§ **What is being asked**
Pick out every line below that contains the word "unpaved", and copy each one in full.

§ **Input for this task**
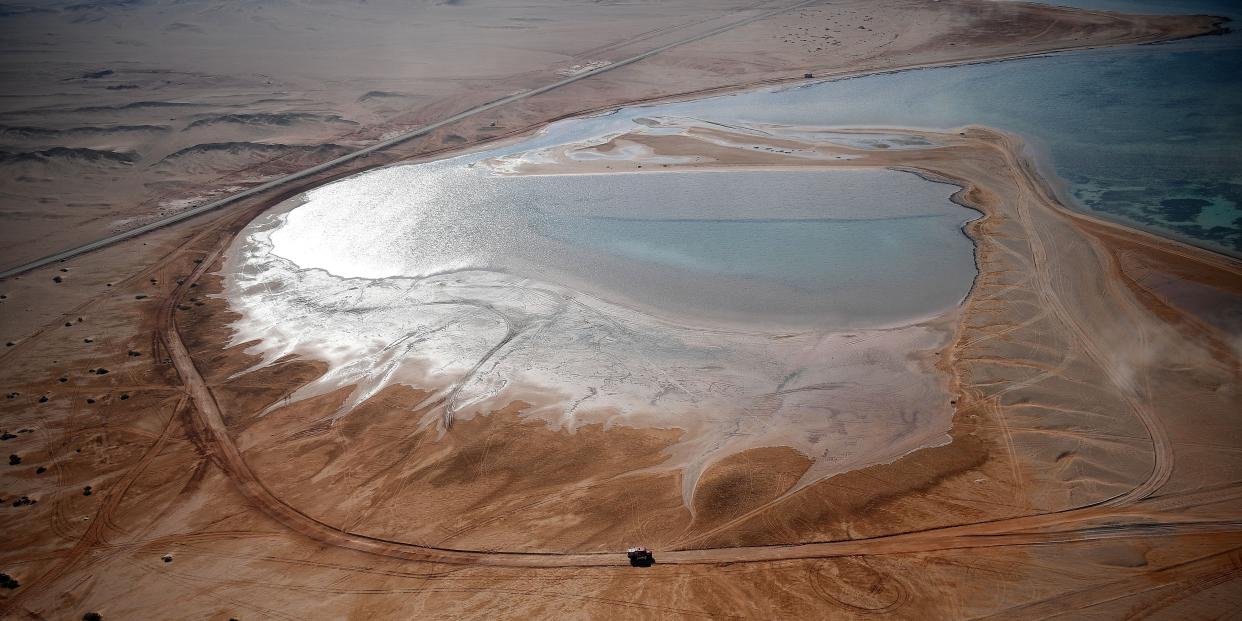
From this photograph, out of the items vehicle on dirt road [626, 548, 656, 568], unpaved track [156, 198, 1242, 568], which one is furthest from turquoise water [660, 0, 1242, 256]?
vehicle on dirt road [626, 548, 656, 568]

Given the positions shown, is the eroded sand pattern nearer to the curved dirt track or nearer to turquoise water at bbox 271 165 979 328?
turquoise water at bbox 271 165 979 328

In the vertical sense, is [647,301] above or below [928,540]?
above

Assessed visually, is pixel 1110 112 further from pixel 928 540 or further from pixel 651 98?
pixel 928 540

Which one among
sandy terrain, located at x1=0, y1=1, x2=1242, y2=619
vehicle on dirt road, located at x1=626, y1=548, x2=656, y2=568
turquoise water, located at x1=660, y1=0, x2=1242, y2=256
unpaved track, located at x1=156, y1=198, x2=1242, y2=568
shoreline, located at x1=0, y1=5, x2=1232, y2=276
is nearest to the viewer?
sandy terrain, located at x1=0, y1=1, x2=1242, y2=619

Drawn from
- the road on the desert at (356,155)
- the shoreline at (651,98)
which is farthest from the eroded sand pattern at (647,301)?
the shoreline at (651,98)

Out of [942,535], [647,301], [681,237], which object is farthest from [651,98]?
[942,535]

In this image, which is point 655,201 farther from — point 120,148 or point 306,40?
point 306,40

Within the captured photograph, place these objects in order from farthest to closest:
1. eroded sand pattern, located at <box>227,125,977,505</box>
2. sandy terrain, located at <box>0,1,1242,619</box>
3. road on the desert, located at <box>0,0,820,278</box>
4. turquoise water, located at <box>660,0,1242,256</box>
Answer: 1. road on the desert, located at <box>0,0,820,278</box>
2. turquoise water, located at <box>660,0,1242,256</box>
3. eroded sand pattern, located at <box>227,125,977,505</box>
4. sandy terrain, located at <box>0,1,1242,619</box>
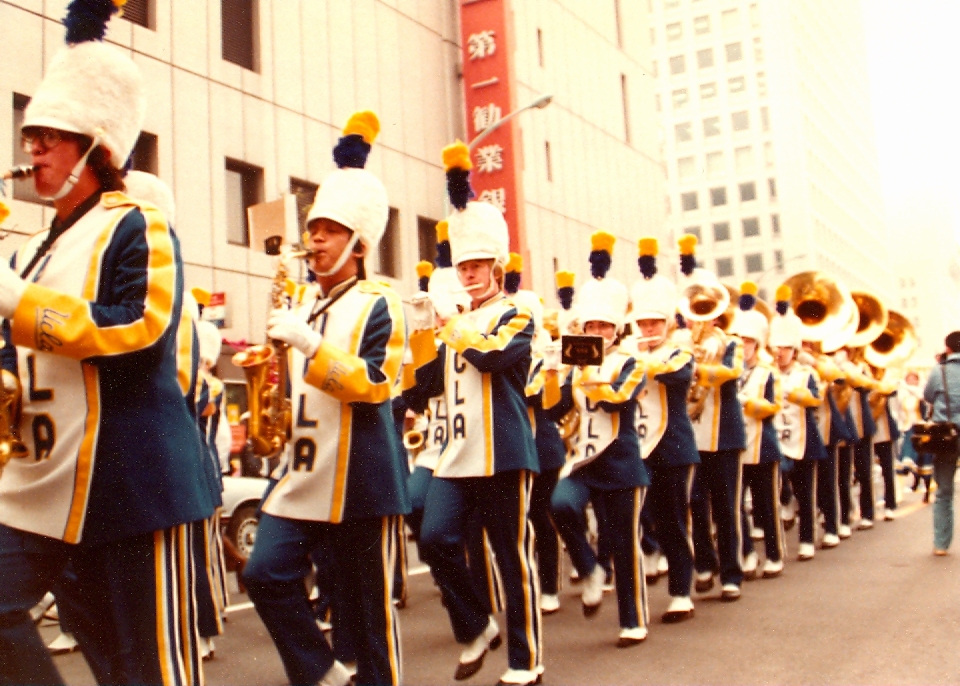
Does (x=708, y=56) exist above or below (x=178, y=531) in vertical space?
above

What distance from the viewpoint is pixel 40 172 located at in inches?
123

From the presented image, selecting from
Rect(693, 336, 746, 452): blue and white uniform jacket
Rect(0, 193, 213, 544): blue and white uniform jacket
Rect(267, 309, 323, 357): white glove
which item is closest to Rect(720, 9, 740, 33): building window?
Rect(693, 336, 746, 452): blue and white uniform jacket

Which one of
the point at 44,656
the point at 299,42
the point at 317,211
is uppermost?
the point at 299,42

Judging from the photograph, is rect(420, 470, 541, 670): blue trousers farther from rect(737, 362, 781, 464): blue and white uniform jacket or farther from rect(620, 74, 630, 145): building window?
rect(620, 74, 630, 145): building window

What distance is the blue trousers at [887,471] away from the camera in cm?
1329

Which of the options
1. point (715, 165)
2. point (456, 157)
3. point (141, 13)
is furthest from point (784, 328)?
point (715, 165)

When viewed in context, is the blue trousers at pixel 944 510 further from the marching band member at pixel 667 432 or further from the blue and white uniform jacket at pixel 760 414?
the marching band member at pixel 667 432

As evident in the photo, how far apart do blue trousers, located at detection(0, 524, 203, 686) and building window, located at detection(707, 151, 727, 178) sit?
84.3 metres

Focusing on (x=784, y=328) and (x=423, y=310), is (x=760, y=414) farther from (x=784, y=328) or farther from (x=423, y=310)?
(x=423, y=310)

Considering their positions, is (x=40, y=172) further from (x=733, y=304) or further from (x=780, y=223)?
(x=780, y=223)

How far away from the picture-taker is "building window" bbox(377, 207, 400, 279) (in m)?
20.5

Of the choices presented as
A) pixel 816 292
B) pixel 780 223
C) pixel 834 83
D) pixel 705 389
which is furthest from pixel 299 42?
pixel 834 83

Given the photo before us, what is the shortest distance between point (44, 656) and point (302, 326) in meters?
1.42

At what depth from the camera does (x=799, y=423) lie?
10.3 metres
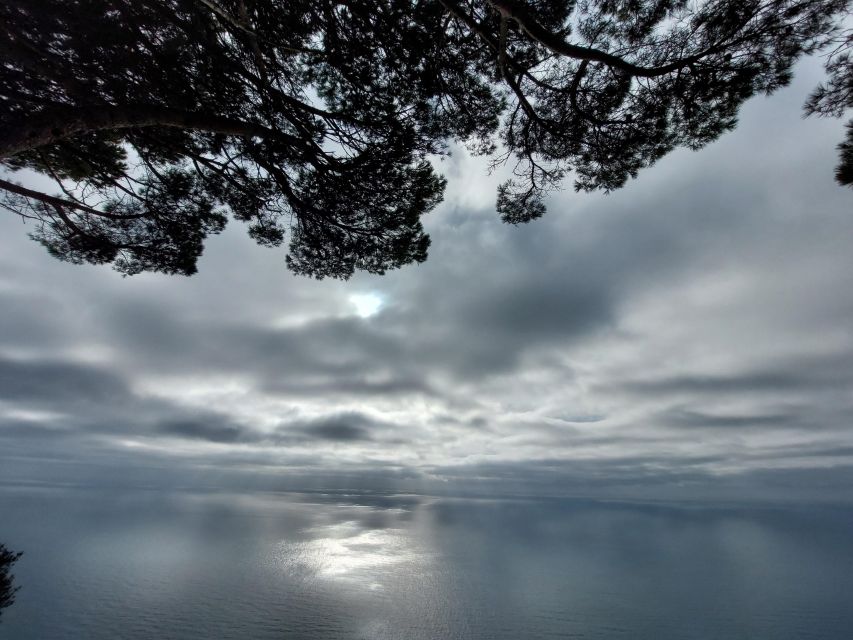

§ **Response to the task**
From this photograph, out of the items vehicle on dirt road [626, 548, 656, 568], unpaved track [156, 198, 1242, 568], which one is furthest from turquoise water [660, 0, 1242, 256]?
unpaved track, located at x1=156, y1=198, x2=1242, y2=568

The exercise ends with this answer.